Figure 2. RBPMS regulates AS in PAC1 cells.

(A) Schematic of experimental design of RBPMS knockdown and overexpression in PAC1 cells. (B) Western blots for RBPMS in PAC1 knockdown, left, and inducible lentiviral overexpression, right. FLAG antibodies were also used for the overexpression of 3xFLAG tagged RBPMS. GAPDH and TUBULIN were used as loading controls. (C) MA plots of alterations in mRNA abundance in PAC1 dedifferentiation, left, RBPMS knockdown, middle, and RBPMS A overexpression, right. Dark gray: genes with significant changes (p-adj <0.05). Light gray: genes with p-adj ≥0.05. Red: Rbpms, Rbpms2 and the SMC marker, Acta2. Numbers of up and down-regulated are shown at top and bottom. Horizontal lines; log2 fold change = 1 and −1. (D) AS changes (FDR < 0.05 and ΔPSI greater than 10%) in PAC1 cell dedifferentiation, left, RBPMS knockdown, middle, and RBPMS A overexpression, right. ASE were classified into skipped exon (SE), mutually exclusive exon (MXE), alternative 5′ and 3′ splice site (A5SS and A3SS) and retained intron (RI) by rMATS. Numbers indicate the number of significant ASE of each event type between the conditions compared. (E) Sashimi plots of selected ASEs. Ptprf is shown as a differentiated cassette exon (green), Piezo1 as a proliferative cassette exons (blue) and Actn1 as a MXE. The numbers on the arches indicate the number of reads mapping to the exon-exon junctions. PSI values for the ASE are indicated for each condition. Values correspond to the mean PSI calculated by rMATS. In the case of the Actn1 MXE, the percent inclusion of the SM exon is shown (PSI-SM). Schematic of the mRNA isoforms generated by the alternative splicing are found at the bottom as well as the chromosome coordinates. (F) RT-PCR validation of ASEs from panel E. Values shown are the mean of the PSI ± standard deviation (n = 3). Statistical significance was calculated using Student’s t-test (*p<0.05, **p<0.01, ***p<0.001). See Figure 2—figure supplement 3 for more ASEs validated in the RBPMS knockdown and RBPMS A overexpression by RT-PCR.

Figure 2—figure supplement 1. Principal Component Analysis of PAC1 RNAseq samples and overlap of genes regulated at the splicing and abundance levels.

(A) Principal Component Analysis (PCA) based upon mRNA abundance variance of RBPMS knockdown (D Ctr and D KD) and overexpression (P Ctr and P OE) replicates. (B) Schematics of the different AS types detected by rMATS. (C) Overlap of the number of genes affected at the levels of mRNA abundance and AS in the PAC1 dedifferentiation and RBPMS knockdown and overexpression comparisons.

Figure 2—figure supplement 2. AS changes of SM genes are specific to RBPMS expression.

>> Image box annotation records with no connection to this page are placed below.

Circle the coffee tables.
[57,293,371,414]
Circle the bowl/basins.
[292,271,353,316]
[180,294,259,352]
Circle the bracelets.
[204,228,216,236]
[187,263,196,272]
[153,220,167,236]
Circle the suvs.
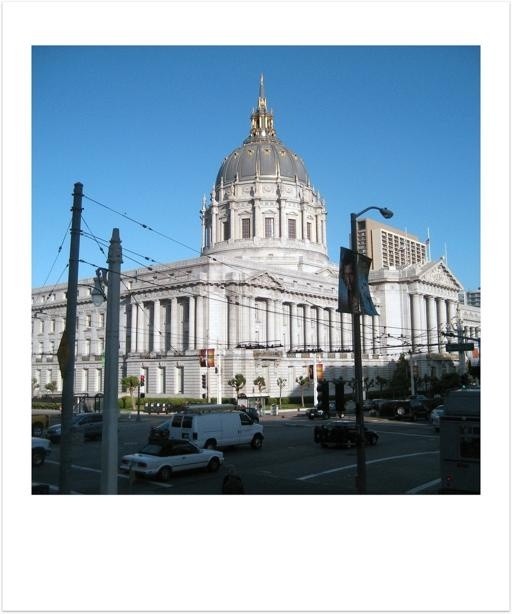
[308,400,339,420]
[314,419,379,449]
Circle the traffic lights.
[140,375,144,386]
[202,374,206,389]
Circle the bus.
[437,387,480,495]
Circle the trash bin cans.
[270,404,278,416]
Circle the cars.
[32,411,52,468]
[46,411,103,443]
[362,394,440,422]
[119,437,224,481]
[148,417,171,447]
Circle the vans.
[167,410,265,450]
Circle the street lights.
[351,204,394,476]
[89,227,124,495]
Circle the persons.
[256,398,262,416]
[342,252,364,314]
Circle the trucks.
[183,404,260,424]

(A) Validation of lack of regulated splicing in lentiviral control populations (P LV) upon doxycycline treatment. (B) Validation of a second RBPMS siRNA (KD2, Stealth siRNAs, Thermo Fisher Scientific (RSS363829): CGCUUCGAUCCUGAAAUCCCGCAAA). Western blot probing for RBPMS in differentiated PAC1 cells treated with one of the siRNAs. GAPDH was used as a loading control in the western blot. RNAs were extracted and RT-PCR carried out to validate the ASE previously characterized for KD1. In (A) and (B), values shown are the mean ± sd of PSI (n = 3). Statistical significance was calculated using Student’s t-test (*p<0.05, **p<0.01, ***p<0.001).

Figure 2—figure supplement 3. ΔPSI values determined by RT-PCR and RNA-Seq show good agreement.

(A) Validation of differentiated and proliferative cassette and mutually exclusive splicing events by RT-PCR for both RBPMS knockdown and overexpression. Schematics indicate the splicing isoform corresponding to the PCR product. Values shown are the mean ± sd of PSI (n = 3). Statistical significance was calculated using Student’s t-test (*p<0.05, **p<0.01, ***p<0.001). (B) PSI correlation between the estimated ΔPSI from the rMATS analysis of the RBPMS knockdown and overexpression RNAseq experiments and the observed ΔPSI from the RT-PCR validations of RBPMS experiments (n = 28). Black line indicates the linear regression model. For statistical significance, a Pearson correlation test was carried out in RStudio and the results are shown in the right corner of the plot. r2 is the correlation coefficient and the p-value indicates the statistical significance of the correlation.